Award-winning film exposes hidden truths of sex slave trade
The sex slave trade earns more than $32 billion each year and involves more than 27 million people worldwide.
It represents a nightmare for its victims; 88 percent are women and children, many of whom have been abducted, lured out of poverty or sold by their families or orphan caregivers.
Despite that, it remains the worlds greatest secret according to international anti-trafficking organisation Exodus Cry.
The group will be in Bermuda next week for the screening of the award-winning documentary Nefarious: Merchant of Souls. The film exposes the daily reality for millions of people held captive as part of the sex industry.
Exodus Cry, in conjunction with local organisations Storehouse Trust and Cornerstone Foundation, will share its threefold mission with residents: encouraging persons to pray, bringing awareness about the current trend and establishing reform among governments across the world to protect those who want out.

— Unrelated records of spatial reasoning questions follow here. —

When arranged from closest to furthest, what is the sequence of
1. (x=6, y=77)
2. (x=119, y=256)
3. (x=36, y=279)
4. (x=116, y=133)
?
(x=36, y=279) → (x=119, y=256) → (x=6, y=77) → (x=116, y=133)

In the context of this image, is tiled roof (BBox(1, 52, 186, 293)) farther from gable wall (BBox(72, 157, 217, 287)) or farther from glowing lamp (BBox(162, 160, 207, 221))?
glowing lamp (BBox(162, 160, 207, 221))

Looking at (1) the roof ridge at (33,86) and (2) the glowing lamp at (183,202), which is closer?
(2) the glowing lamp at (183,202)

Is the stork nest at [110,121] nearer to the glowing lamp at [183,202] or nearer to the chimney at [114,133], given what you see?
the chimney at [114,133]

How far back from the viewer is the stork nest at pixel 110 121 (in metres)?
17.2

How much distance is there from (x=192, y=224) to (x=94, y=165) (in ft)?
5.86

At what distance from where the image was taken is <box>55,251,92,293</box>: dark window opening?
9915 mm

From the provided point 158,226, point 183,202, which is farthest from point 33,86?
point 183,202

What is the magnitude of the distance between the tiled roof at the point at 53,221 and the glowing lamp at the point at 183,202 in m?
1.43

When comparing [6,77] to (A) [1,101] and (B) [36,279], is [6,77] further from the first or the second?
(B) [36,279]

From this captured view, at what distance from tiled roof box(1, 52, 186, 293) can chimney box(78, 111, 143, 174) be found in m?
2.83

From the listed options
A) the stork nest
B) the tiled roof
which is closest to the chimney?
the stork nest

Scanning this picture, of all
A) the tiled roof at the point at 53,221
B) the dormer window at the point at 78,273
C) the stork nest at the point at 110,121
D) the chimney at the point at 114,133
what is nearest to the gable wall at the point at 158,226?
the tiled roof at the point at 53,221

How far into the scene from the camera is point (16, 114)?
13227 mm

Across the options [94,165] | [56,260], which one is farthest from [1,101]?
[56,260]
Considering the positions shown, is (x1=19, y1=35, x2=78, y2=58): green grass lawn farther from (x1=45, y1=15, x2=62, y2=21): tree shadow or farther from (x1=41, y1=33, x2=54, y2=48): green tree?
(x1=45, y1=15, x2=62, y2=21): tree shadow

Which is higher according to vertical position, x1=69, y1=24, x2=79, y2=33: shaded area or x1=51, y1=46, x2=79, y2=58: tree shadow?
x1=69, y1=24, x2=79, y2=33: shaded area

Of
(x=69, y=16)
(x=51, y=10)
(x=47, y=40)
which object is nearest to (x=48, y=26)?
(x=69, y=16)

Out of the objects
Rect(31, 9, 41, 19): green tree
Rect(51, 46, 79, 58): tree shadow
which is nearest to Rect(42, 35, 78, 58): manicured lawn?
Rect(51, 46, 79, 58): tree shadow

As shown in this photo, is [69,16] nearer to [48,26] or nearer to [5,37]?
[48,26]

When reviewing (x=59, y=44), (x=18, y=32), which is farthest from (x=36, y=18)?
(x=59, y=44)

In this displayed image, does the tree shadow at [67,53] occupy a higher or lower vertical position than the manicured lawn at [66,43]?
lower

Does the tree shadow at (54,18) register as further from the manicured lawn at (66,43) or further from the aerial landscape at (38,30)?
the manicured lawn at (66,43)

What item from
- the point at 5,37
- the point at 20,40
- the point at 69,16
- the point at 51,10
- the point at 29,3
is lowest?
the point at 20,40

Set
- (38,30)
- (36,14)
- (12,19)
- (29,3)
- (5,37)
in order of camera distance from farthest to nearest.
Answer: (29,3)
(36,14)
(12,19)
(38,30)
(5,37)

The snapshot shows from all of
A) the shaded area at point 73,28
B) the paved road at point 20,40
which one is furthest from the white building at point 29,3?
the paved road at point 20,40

Cornerstone president Pastor Gary Simons said exposing the hidden truths about the trade was long overdue.
It is necessary that we are aware of what is happening around us so we are not ignorant of the needs, he said. It may be us who is being called to meet the need of rescuing these people from this horrid trap.
I was amazed that so much was happening in the world and hope this will compel churches, charities, and communities to take action, stand up and make a difference.
Nefarious has been described as one of the most compelling documentaries ever made. It reveals stark statistics about the sex trade including the fact that its revenue earned is greater than that of the NFL, NBA, NHL and MBL combined.
Philip Bruce, a trustee of the Storehouse Charitable Trust, said: "Nefarious is a hard-hitting documentary that exposes the disturbing trends in modern sex slavery and the nightmare that hundreds of thousands experience daily.
It reveals where slaves are sold, where they work, and where they are confined. You'll hear first-hand interviews with real victims and traffickers, along with expert analysis from international humanitarian leaders."
There will also be a question-and-answer period led by Exodus Cry members Laila Mickelwait and Morgan Goatley.
Since joining the organisation, Ms Mickelwait has been educating MPs and legislators around the world on issues that deal with the injustice of prostitution and sex trafficking.
Ms Goatley is a former researcher in the White House Political Affairs Office.
The event takes place on Wednesday at the Ruth Seaton James Centre and is recommended for people 17 and older. Tickets, $5, are available online at www.bdatix.com.